■ **Task goal**: Your task is to transcribe all of the records exactly and leave out the pictures.

◆ ◆ ◆ ◆

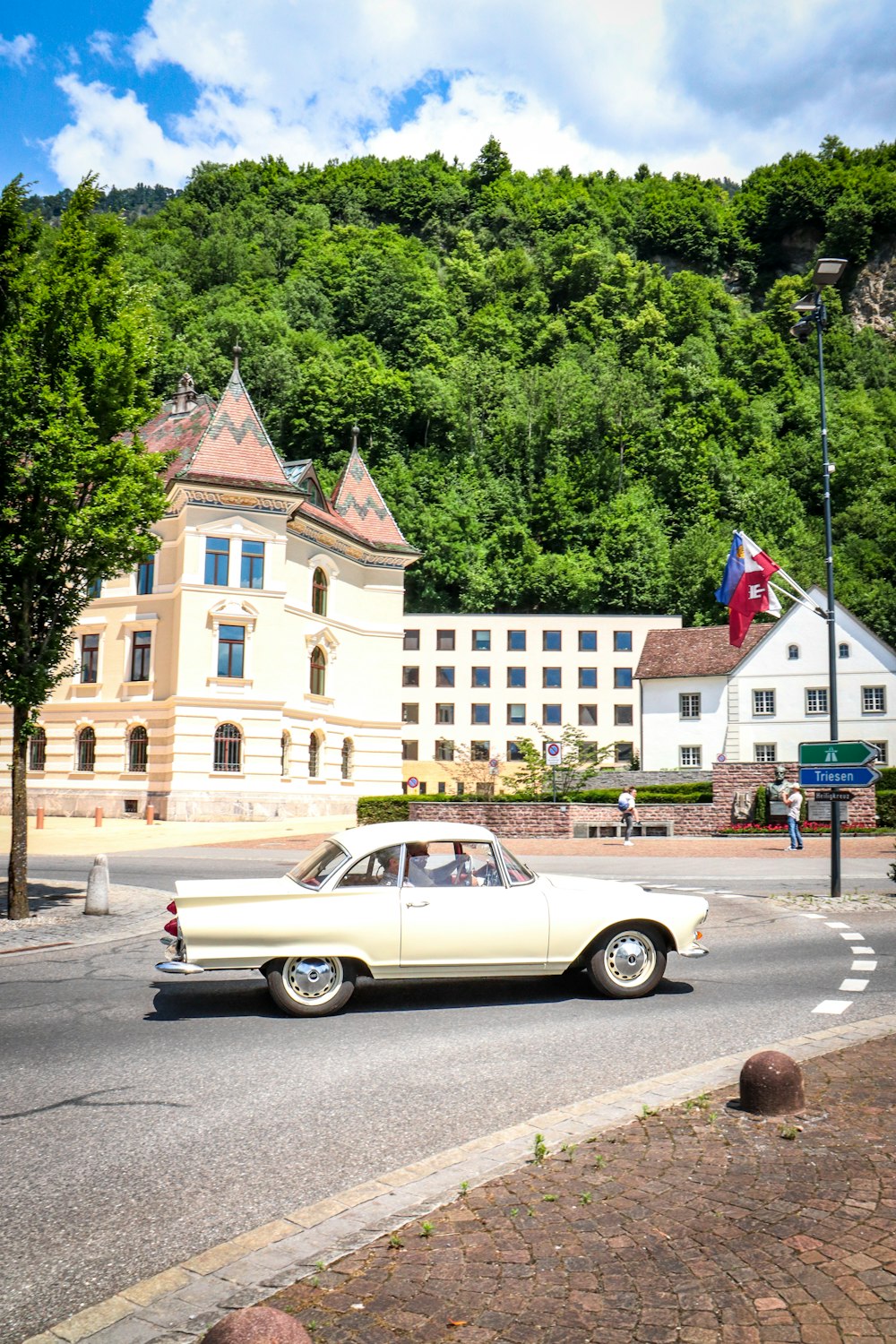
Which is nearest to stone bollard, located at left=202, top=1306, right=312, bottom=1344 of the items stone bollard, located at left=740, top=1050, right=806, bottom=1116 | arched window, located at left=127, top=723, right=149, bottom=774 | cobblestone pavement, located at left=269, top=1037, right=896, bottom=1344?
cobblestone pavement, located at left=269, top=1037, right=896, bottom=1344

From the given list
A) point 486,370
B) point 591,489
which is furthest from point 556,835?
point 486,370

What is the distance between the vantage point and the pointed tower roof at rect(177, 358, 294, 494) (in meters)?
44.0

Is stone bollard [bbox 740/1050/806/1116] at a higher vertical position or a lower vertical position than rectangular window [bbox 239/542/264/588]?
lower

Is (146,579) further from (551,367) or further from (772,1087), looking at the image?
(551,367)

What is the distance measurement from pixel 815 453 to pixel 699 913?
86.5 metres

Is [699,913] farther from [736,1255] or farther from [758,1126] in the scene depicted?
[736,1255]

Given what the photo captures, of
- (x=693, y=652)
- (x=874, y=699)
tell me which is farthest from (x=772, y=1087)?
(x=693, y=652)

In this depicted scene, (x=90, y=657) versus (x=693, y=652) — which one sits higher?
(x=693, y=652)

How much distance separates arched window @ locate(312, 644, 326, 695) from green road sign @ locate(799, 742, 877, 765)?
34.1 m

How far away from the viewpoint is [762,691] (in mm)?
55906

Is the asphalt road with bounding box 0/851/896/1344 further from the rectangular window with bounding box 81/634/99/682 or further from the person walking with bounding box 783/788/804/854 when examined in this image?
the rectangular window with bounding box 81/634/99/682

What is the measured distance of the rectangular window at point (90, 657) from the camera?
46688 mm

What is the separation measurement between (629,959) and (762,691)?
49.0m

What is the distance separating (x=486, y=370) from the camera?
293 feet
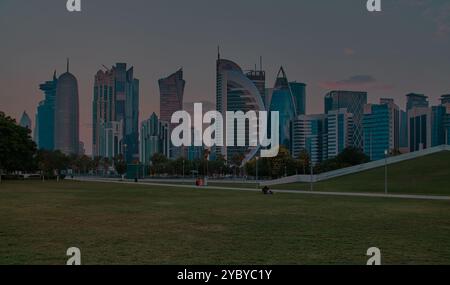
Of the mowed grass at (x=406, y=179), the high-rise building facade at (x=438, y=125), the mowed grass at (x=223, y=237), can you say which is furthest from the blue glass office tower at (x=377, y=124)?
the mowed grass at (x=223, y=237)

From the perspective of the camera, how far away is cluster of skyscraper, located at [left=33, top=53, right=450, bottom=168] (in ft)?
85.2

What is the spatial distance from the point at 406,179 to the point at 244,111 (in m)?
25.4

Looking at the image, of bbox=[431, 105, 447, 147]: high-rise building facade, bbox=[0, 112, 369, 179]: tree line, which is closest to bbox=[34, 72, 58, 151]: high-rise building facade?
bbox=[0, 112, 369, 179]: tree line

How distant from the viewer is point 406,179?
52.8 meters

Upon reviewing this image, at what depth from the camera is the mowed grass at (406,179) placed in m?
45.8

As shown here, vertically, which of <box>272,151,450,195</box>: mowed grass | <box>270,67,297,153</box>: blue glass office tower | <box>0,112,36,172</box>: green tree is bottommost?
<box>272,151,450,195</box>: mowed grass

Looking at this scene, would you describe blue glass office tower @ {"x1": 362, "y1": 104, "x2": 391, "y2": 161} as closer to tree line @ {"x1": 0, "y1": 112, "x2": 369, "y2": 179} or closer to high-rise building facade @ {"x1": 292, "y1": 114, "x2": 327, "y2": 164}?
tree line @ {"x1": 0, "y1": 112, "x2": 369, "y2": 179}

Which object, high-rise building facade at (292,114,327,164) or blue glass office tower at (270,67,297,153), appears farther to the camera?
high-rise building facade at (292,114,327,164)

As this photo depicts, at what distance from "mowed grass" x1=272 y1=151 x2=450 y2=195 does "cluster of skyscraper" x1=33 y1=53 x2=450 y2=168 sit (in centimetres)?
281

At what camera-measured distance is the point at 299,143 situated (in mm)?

◆ ◆ ◆ ◆

■ **Solution for this exercise**:
Which is nearest to stone bollard, located at left=202, top=1306, right=312, bottom=1344 of the items stone bollard, located at left=740, top=1050, right=806, bottom=1116 | arched window, located at left=127, top=723, right=149, bottom=774 | cobblestone pavement, located at left=269, top=1037, right=896, bottom=1344?
cobblestone pavement, located at left=269, top=1037, right=896, bottom=1344

From the given list
A) point 486,370
B) point 591,489
which is furthest from point 556,835?
point 486,370

What is the distance between the vantage point and the pointed tower roof at rect(177, 358, 294, 494) (in meters)?
44.0

Is stone bollard [bbox 740/1050/806/1116] at a higher vertical position or a lower vertical position than rectangular window [bbox 239/542/264/588]?
lower

Is (146,579) further from (551,367) or further from (772,1087), looking at the image?
(551,367)

What is the distance measurement from pixel 815 453 to pixel 699 913?
86.5 metres

Is [699,913] farther from [736,1255] or farther from [758,1126] in the scene depicted?
[736,1255]

Given what the photo captures, of
- (x=693, y=652)
- (x=874, y=699)
tell me which is farthest from (x=772, y=1087)?
(x=693, y=652)

In this depicted scene, (x=90, y=657) versus (x=693, y=652) — which one sits higher?
(x=693, y=652)

How much distance separates arched window @ locate(312, 644, 326, 695) from green road sign @ locate(799, 742, 877, 765)?
34.1 m

How far away from the viewpoint is [762,691] (in mm)?
55906

Is the asphalt road with bounding box 0/851/896/1344 further from the rectangular window with bounding box 81/634/99/682 or further from the person walking with bounding box 783/788/804/854 when examined in this image?
the rectangular window with bounding box 81/634/99/682

What is the measured distance of the rectangular window at point (90, 657) from the camera?
46688 mm

What is the separation measurement between (629,959) and (762,691)?
49.0m

What is the distance separating (x=486, y=370) from the camera?
293 feet
Of the mowed grass at (x=406, y=179), the high-rise building facade at (x=438, y=125), the mowed grass at (x=223, y=237), can you say which is furthest from the blue glass office tower at (x=377, y=124)?
the mowed grass at (x=223, y=237)

From the perspective of the camera, how far away is cluster of skyscraper, located at [left=33, top=53, right=450, bottom=168] (in ft)?
85.2

What is the spatial distance from the point at 406,179 to the point at 244,111 (in m)?
25.4

Looking at the image, of bbox=[431, 105, 447, 147]: high-rise building facade, bbox=[0, 112, 369, 179]: tree line, which is closest to bbox=[34, 72, 58, 151]: high-rise building facade?
bbox=[0, 112, 369, 179]: tree line

How distant from the viewer is point 406,179?
52.8 meters

Upon reviewing this image, at what depth from the camera is the mowed grass at (406,179) placed in m?
45.8

As shown here, vertically, which of <box>272,151,450,195</box>: mowed grass | <box>270,67,297,153</box>: blue glass office tower | <box>0,112,36,172</box>: green tree is bottommost?
<box>272,151,450,195</box>: mowed grass

Looking at this scene, would you describe blue glass office tower @ {"x1": 362, "y1": 104, "x2": 391, "y2": 161} as closer to tree line @ {"x1": 0, "y1": 112, "x2": 369, "y2": 179} or closer to high-rise building facade @ {"x1": 292, "y1": 114, "x2": 327, "y2": 164}?
tree line @ {"x1": 0, "y1": 112, "x2": 369, "y2": 179}

Which object, high-rise building facade at (292,114,327,164) or blue glass office tower at (270,67,297,153), appears farther to the camera?
high-rise building facade at (292,114,327,164)

As this photo depicts, at what distance from "mowed grass" x1=272 y1=151 x2=450 y2=195 does "cluster of skyscraper" x1=33 y1=53 x2=450 y2=168 sit (in centimetres)?
281

At what camera-measured distance is the point at 299,143 situated (in mm)?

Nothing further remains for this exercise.